§ **Aim of the task**: Can you rewrite the records below so that every "stadium grandstand" becomes "arena bleachers", with nothing else changed?

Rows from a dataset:
************

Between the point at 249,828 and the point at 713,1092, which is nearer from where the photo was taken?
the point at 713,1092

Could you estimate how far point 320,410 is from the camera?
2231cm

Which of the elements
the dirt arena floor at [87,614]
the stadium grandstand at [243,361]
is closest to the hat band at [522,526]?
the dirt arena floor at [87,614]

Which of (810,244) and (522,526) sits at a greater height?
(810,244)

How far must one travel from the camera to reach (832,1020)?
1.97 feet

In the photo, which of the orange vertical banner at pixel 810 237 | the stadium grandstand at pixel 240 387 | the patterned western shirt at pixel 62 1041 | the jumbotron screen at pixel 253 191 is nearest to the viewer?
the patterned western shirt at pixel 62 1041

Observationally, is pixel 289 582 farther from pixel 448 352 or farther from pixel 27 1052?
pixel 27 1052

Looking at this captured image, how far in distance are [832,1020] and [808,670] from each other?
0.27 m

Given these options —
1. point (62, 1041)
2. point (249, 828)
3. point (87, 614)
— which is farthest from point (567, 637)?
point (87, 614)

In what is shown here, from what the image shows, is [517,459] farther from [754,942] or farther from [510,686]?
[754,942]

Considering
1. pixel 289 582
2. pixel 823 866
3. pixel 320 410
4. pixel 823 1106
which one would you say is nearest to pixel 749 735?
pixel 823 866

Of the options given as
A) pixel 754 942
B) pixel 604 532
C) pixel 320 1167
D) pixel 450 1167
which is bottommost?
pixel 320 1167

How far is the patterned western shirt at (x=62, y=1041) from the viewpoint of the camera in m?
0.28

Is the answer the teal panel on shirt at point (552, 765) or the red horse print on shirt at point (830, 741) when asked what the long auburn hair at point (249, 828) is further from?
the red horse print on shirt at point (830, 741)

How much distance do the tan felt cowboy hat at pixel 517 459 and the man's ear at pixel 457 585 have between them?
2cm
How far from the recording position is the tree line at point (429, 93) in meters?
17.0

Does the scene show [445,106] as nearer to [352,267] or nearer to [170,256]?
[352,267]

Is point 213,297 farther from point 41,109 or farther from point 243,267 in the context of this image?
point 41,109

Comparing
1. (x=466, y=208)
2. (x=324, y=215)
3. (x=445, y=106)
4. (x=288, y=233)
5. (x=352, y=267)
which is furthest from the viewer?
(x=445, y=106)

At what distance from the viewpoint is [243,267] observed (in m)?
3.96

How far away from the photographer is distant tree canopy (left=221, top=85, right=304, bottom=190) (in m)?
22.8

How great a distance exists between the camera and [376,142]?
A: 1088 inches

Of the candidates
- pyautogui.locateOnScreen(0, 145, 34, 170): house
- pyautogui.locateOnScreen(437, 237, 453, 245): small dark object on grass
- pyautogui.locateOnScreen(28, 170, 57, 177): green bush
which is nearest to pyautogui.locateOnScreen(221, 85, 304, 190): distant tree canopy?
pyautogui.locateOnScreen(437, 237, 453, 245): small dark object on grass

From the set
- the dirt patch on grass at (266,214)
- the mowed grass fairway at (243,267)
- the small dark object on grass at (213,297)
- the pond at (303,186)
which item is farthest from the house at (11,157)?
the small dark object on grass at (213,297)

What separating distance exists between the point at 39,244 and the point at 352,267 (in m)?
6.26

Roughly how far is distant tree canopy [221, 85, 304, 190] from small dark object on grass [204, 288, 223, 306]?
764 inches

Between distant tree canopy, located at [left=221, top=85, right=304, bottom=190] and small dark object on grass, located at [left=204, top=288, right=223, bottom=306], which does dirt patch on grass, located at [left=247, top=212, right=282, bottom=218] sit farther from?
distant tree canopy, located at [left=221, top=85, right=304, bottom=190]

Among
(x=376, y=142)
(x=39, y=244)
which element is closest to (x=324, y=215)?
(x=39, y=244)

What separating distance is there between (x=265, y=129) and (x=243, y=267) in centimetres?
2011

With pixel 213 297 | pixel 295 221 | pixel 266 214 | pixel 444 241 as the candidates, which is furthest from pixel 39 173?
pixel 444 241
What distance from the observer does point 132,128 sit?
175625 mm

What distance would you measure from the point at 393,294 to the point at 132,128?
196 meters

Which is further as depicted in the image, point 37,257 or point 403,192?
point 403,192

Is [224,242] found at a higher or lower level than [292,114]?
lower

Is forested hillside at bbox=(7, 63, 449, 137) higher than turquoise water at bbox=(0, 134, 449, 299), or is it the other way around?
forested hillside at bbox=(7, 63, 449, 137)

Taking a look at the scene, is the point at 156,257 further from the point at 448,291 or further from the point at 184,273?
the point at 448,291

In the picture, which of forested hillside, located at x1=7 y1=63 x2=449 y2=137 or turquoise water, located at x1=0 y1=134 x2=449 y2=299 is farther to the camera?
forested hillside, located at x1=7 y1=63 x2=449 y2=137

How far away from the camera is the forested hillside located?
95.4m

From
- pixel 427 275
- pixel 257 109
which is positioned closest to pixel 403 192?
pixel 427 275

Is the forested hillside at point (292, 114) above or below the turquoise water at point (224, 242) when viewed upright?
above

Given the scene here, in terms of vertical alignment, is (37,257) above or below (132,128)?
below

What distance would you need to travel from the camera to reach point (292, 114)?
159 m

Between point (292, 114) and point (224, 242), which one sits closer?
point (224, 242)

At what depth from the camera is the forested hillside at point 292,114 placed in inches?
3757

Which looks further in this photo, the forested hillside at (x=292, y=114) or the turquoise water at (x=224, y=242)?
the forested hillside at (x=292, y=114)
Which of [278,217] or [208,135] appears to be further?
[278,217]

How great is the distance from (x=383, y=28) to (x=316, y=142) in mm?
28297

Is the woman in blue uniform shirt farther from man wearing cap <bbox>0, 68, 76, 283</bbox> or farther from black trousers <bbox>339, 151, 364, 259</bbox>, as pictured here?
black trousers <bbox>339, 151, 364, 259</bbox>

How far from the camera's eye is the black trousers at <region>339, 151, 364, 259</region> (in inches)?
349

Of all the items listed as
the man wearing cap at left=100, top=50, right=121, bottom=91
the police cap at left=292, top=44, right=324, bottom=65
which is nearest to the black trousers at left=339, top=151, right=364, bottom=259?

************

§ **Response below**:
Between the point at 249,828 and the point at 713,1092, which is nearer from where the photo was taken?
the point at 713,1092

Could you estimate how far point 320,410 is from the camera?
2231cm

Which of the elements
the dirt arena floor at [87,614]
the arena bleachers at [243,361]
is closest to the hat band at [522,526]?
the dirt arena floor at [87,614]

Which of (810,244) and (522,526) sits at a greater height?
(810,244)

How far must one travel from the camera to reach (832,1020)?
1.97 feet

In the photo, which of the orange vertical banner at pixel 810 237 | the arena bleachers at pixel 240 387 | the patterned western shirt at pixel 62 1041 | the jumbotron screen at pixel 253 191 is nearest to the viewer?
the patterned western shirt at pixel 62 1041

Observationally, is pixel 289 582 farther from pixel 448 352 or farther from pixel 27 1052?
pixel 27 1052

Looking at this captured image, how far in distance are [832,1020] and [808,670] from each other?
0.27 m

Given these options —
1. point (62, 1041)
2. point (249, 828)
3. point (87, 614)
— which is farthest from point (567, 637)?
point (87, 614)

In what is shown here, from what the image shows, is [517,459] farther from [754,942] or farther from [510,686]?
[754,942]

Considering
1. pixel 289 582
2. pixel 823 866
3. pixel 320 410
4. pixel 823 1106
which one would you say is nearest to pixel 749 735?
pixel 823 866

Of the options given as
A) pixel 754 942
B) pixel 604 532
C) pixel 320 1167
D) pixel 450 1167
which is bottommost?
pixel 320 1167

How far is the patterned western shirt at (x=62, y=1041) from the viewpoint of the camera in m?
0.28

Is the answer the teal panel on shirt at point (552, 765) or the red horse print on shirt at point (830, 741) when asked what the long auburn hair at point (249, 828) is further from?
the red horse print on shirt at point (830, 741)

How much distance do the tan felt cowboy hat at pixel 517 459 and the man's ear at pixel 457 585 have between them?
2cm
How far from the recording position is the tree line at point (429, 93) in meters?
17.0

Does the scene show [445,106] as nearer to [352,267] or nearer to [170,256]?
[352,267]

Is point 213,297 farther from point 41,109 or farther from point 243,267 in the context of this image?
point 41,109

Comparing
1. (x=466, y=208)
2. (x=324, y=215)
3. (x=445, y=106)
4. (x=288, y=233)
5. (x=352, y=267)
which is furthest from the viewer?
(x=445, y=106)

At what distance from the viewpoint is [243,267] observed (in m)?
3.96

How far away from the photographer is distant tree canopy (left=221, top=85, right=304, bottom=190) (in m)?
22.8

How great a distance exists between the camera and [376,142]?
A: 1088 inches

Of the candidates
- pyautogui.locateOnScreen(0, 145, 34, 170): house
- pyautogui.locateOnScreen(437, 237, 453, 245): small dark object on grass
- pyautogui.locateOnScreen(28, 170, 57, 177): green bush
which is nearest to pyautogui.locateOnScreen(221, 85, 304, 190): distant tree canopy?
pyautogui.locateOnScreen(437, 237, 453, 245): small dark object on grass

From the set
- the dirt patch on grass at (266,214)
- the mowed grass fairway at (243,267)
- the small dark object on grass at (213,297)
- the pond at (303,186)
which item is farthest from the house at (11,157)?
the small dark object on grass at (213,297)

What separating distance exists between the point at 39,244 and the point at 352,267 (in m)?
6.26

Roughly how far is distant tree canopy [221, 85, 304, 190] from small dark object on grass [204, 288, 223, 306]?
764 inches

Between distant tree canopy, located at [left=221, top=85, right=304, bottom=190] and small dark object on grass, located at [left=204, top=288, right=223, bottom=306], which does dirt patch on grass, located at [left=247, top=212, right=282, bottom=218] sit farther from?
distant tree canopy, located at [left=221, top=85, right=304, bottom=190]

Among
(x=376, y=142)
(x=39, y=244)
which element is closest to (x=324, y=215)?
(x=39, y=244)

What separating distance is there between (x=265, y=129) and (x=243, y=267) in centimetres?
2011

With pixel 213 297 | pixel 295 221 | pixel 266 214 | pixel 444 241 as the candidates, which is furthest from pixel 39 173?
pixel 444 241
What distance from the observer does point 132,128 sit?
175625 mm

What distance would you measure from the point at 393,294 to the point at 132,128?
196 meters

Which is further as depicted in the image, point 37,257 or point 403,192?
point 403,192

Is [224,242] found at a higher or lower level than [292,114]?
lower

Is forested hillside at bbox=(7, 63, 449, 137) higher than turquoise water at bbox=(0, 134, 449, 299), or is it the other way around?
forested hillside at bbox=(7, 63, 449, 137)

Taking a look at the scene, is the point at 156,257 further from the point at 448,291 or further from the point at 184,273?
the point at 448,291

In the picture, which of forested hillside, located at x1=7 y1=63 x2=449 y2=137 or turquoise water, located at x1=0 y1=134 x2=449 y2=299 is farther to the camera?
forested hillside, located at x1=7 y1=63 x2=449 y2=137

How far away from the camera is the forested hillside located?
95.4m

From
- pixel 427 275
- pixel 257 109
which is positioned closest to pixel 403 192?
pixel 427 275

Is the forested hillside at point (292, 114) above or below the turquoise water at point (224, 242) when viewed upright?
above

Given the scene here, in terms of vertical alignment, is (37,257) above or below (132,128)?
below

What distance would you need to travel from the camera to reach point (292, 114)?
159 m

Between point (292, 114) and point (224, 242), which one sits closer?
point (224, 242)

At what depth from the camera is the forested hillside at point 292,114 placed in inches?
3757

Which looks further in this photo, the forested hillside at (x=292, y=114) or the turquoise water at (x=224, y=242)?
the forested hillside at (x=292, y=114)
Which of [278,217] or [208,135] appears to be further?
[278,217]

How great is the distance from (x=383, y=28) to (x=316, y=142) in mm?
28297

Is the woman in blue uniform shirt farther from man wearing cap <bbox>0, 68, 76, 283</bbox> or farther from black trousers <bbox>339, 151, 364, 259</bbox>, as pictured here?
black trousers <bbox>339, 151, 364, 259</bbox>

How far from the camera's eye is the black trousers at <region>339, 151, 364, 259</region> (in inches)?
349

Of all the items listed as
the man wearing cap at left=100, top=50, right=121, bottom=91
the police cap at left=292, top=44, right=324, bottom=65
which is nearest to the black trousers at left=339, top=151, right=364, bottom=259?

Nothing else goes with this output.